Jamelia has revealed she’s lost out on work projects because of her murderous stepbrother – and is living in fear she could be targeted by his vengeful enemies.

The singer opened up about the effect Tafarwa Beckford’s murder conviction has had on her life in an emotional statement, after he was convicted on Friday of shooting dead Derek Myers.

The notorious gangster, 36, was allowed to drop his first name and instead use his middle name of Theodore during the trial, to avoid jurors reading previous articles linking him to other crimes, our sister paper the Birmingham Mail reports.

Now Superstar singer Jamelia has attacked media coverage of the murder conviction which had stated her family links to Beckford.

She said: "I have never dismissed or denied my connections, but I find the fact that I am always used as the peg or promotional tool for these stories to be both damaging and careless.

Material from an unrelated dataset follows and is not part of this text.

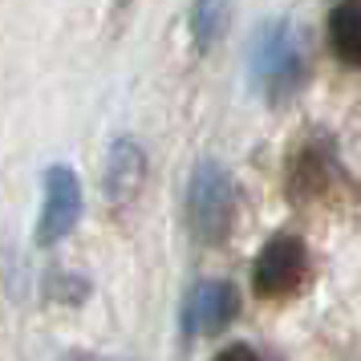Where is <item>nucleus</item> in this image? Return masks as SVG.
Listing matches in <instances>:
<instances>
[{"label": "nucleus", "instance_id": "1", "mask_svg": "<svg viewBox=\"0 0 361 361\" xmlns=\"http://www.w3.org/2000/svg\"><path fill=\"white\" fill-rule=\"evenodd\" d=\"M252 82L268 102H288L305 85V49L288 20H268L252 37Z\"/></svg>", "mask_w": 361, "mask_h": 361}, {"label": "nucleus", "instance_id": "2", "mask_svg": "<svg viewBox=\"0 0 361 361\" xmlns=\"http://www.w3.org/2000/svg\"><path fill=\"white\" fill-rule=\"evenodd\" d=\"M235 215V187L219 163H199L187 183V224L199 244H224Z\"/></svg>", "mask_w": 361, "mask_h": 361}, {"label": "nucleus", "instance_id": "3", "mask_svg": "<svg viewBox=\"0 0 361 361\" xmlns=\"http://www.w3.org/2000/svg\"><path fill=\"white\" fill-rule=\"evenodd\" d=\"M305 280H309V247L288 231L272 235L252 264V288L264 300H284V296L300 293Z\"/></svg>", "mask_w": 361, "mask_h": 361}, {"label": "nucleus", "instance_id": "4", "mask_svg": "<svg viewBox=\"0 0 361 361\" xmlns=\"http://www.w3.org/2000/svg\"><path fill=\"white\" fill-rule=\"evenodd\" d=\"M82 215V183L69 166H49L45 175V203H41V219H37V244L49 247L66 240L73 224Z\"/></svg>", "mask_w": 361, "mask_h": 361}, {"label": "nucleus", "instance_id": "5", "mask_svg": "<svg viewBox=\"0 0 361 361\" xmlns=\"http://www.w3.org/2000/svg\"><path fill=\"white\" fill-rule=\"evenodd\" d=\"M337 175V154L325 138H309L305 147H296V154L288 159V171H284V187L288 195L300 199V203H312L329 191V183Z\"/></svg>", "mask_w": 361, "mask_h": 361}, {"label": "nucleus", "instance_id": "6", "mask_svg": "<svg viewBox=\"0 0 361 361\" xmlns=\"http://www.w3.org/2000/svg\"><path fill=\"white\" fill-rule=\"evenodd\" d=\"M240 312V300H235V288L228 280H203L191 288L187 296V309H183V329L187 333H219L224 325L235 321Z\"/></svg>", "mask_w": 361, "mask_h": 361}, {"label": "nucleus", "instance_id": "7", "mask_svg": "<svg viewBox=\"0 0 361 361\" xmlns=\"http://www.w3.org/2000/svg\"><path fill=\"white\" fill-rule=\"evenodd\" d=\"M147 179V154L134 138H118L106 154V199L122 207L138 195V187Z\"/></svg>", "mask_w": 361, "mask_h": 361}, {"label": "nucleus", "instance_id": "8", "mask_svg": "<svg viewBox=\"0 0 361 361\" xmlns=\"http://www.w3.org/2000/svg\"><path fill=\"white\" fill-rule=\"evenodd\" d=\"M329 45L345 66L361 69V0H341L329 13Z\"/></svg>", "mask_w": 361, "mask_h": 361}, {"label": "nucleus", "instance_id": "9", "mask_svg": "<svg viewBox=\"0 0 361 361\" xmlns=\"http://www.w3.org/2000/svg\"><path fill=\"white\" fill-rule=\"evenodd\" d=\"M228 25V0H195L191 4V37L195 49H212V41Z\"/></svg>", "mask_w": 361, "mask_h": 361}, {"label": "nucleus", "instance_id": "10", "mask_svg": "<svg viewBox=\"0 0 361 361\" xmlns=\"http://www.w3.org/2000/svg\"><path fill=\"white\" fill-rule=\"evenodd\" d=\"M212 361H260V353L252 349V345H228L224 353H215Z\"/></svg>", "mask_w": 361, "mask_h": 361}, {"label": "nucleus", "instance_id": "11", "mask_svg": "<svg viewBox=\"0 0 361 361\" xmlns=\"http://www.w3.org/2000/svg\"><path fill=\"white\" fill-rule=\"evenodd\" d=\"M73 361H94V357H73Z\"/></svg>", "mask_w": 361, "mask_h": 361}, {"label": "nucleus", "instance_id": "12", "mask_svg": "<svg viewBox=\"0 0 361 361\" xmlns=\"http://www.w3.org/2000/svg\"><path fill=\"white\" fill-rule=\"evenodd\" d=\"M118 4H130V0H118Z\"/></svg>", "mask_w": 361, "mask_h": 361}]
</instances>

"I am not a criminal, I do not condone crime or criminal activity and never have. I am a humanitarian.

"Now whilst I understand reporters want their stories read by as many people as possible, just paper clipping my name to something like this is extremely lazy, careless and insensitive. Not to mention, doing so has far reaching real-world repercussions for me and my family.

"I have never attempted to justify or downplay the magnitude of the crimes in these stories. In fact, I have on several occasions condemned it. However, these articles cause me to live in fear that someone may seek revenge on me or my family due to these ‘apparent links’, despite being completely oblivious to, and disassociated with, all aspects of these cases and those involved."

The pop star added that the trial had also affected her potential career opportunities.

She said: "Upcoming projects are subsequently taken away from me. I have been in talks with three major channels about different projects, all of which have now expressed that this news has tainted my profile and they’ll have to ‘change direction’."

At the end of her statement, Jamelia hit out at convicted gun dealer Paul Edmunds, 67, claiming he deserved to take the publicity for gun violence in the city.

Edmunds supplied illegal handguns and home-made bullets linked to more than 100 crime scenes, including three murders, and was jailed for 30 years last December.

Edmunds was linked to the 2015 shooting of Derek Junior Myers and the killing of 18-year-old Kenichi Phillips in 2016.

And police who raided his Gloucestershire home in July 2015 found 100,000 rounds of ammunition in his armoury, while his bullets were found at 100 crime scenes nationwide.

A court heard he had imported a Colt pistol used in a fatal shooting at a London nightclub and supplied ammunition used in two other killings and an attempt to shoot down a police helicopter.

Jamelia said: "I suggest Paul Edmunds as a replacement for my name. He’s the supplier of countless illegal guns in and around Birmingham and its surrounding areas.

"The guns he provided have been positively linked to over 100 incidents of gun crime."

Derek Myers, 25, died after being hit in the chest and jaw when Beckford opened fire outside a during a mass brawl in Hockley which left another victim with life-changing injuries.

Beckford will be sentenced at Birmingham Crown Court on Wednesday December 19.